European Heart Journal | 2018
Thorsteinn Bjornsson; Rosa B. Thorolfsdottir; Gardar Sveinbjornsson; Patrick Sulem; Gudmundur L. Norddahl; Anna Helgadottir; Solveig Gretarsdottir; Audur Magnusdottir; Ragnar Danielsen; Emil L. Sigurdsson; Berglind Adalsteinsdottir; Sverrir I. Gunnarsson; Ingileif Jonsdottir; David O. Arnar; Hrodmar Helgason; Tomas Gudbjartsson; Daniel F. Gudbjartsson; Unnur Thorsteinsdottir; Hilma Holm; Kari Stefansson
Abstract Aims Coarctation of the aorta (CoA) accounts for 4–8% of congenital heart defects (CHDs) and confers substantial morbidity despite treatment.
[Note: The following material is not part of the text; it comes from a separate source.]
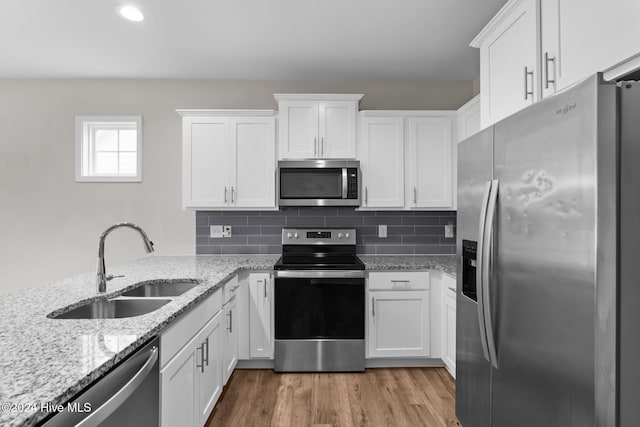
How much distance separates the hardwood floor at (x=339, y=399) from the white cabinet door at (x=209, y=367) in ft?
0.73

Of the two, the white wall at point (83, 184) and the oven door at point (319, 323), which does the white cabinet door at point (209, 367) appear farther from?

It is increasingly recognized as a highly heritable condition. The aim of the study was to search for sequence variants that affect the risk of CoA. Methods and results We performed a genome-wide association study of CoA among Icelanders (120 cases and 355 166 controls) based on imputed variants identified through whole-genome sequencing. We found association with a rare (frequency = 0.34%) missense mutation p.Arg721Trp in MYH6 (odds ratio = 44.2, P = 5.0 × 10−22), encoding the alpha-heavy chain subunit of cardiac myosin, an essential sarcomere protein. Approximately 20% of individuals with CoA in Iceland carry this mutation. We show that p.Arg721Trp also associates with other CHDs, in particular bicuspid aortic valve. We have previously reported broad effects of p.Arg721Trp on cardiac electrical function and strong association with sick sinus syndrome and atrial fibrillation. Conclusion Through a population approach, we found that a rare missense mutation p.Arg721Trp in the sarcomere gene MYH6 has a strong effect on the risk of CoA and explains a substantial fraction of the Icelanders with CoA. This is the first mutation associated with non-familial or sporadic form of CoA at a population level. The p.Arg721Trp in MYH6 causes a cardiac syndrome with highly variable expressivity and emphasizes the importance of sarcomere integrity for cardiac development and function.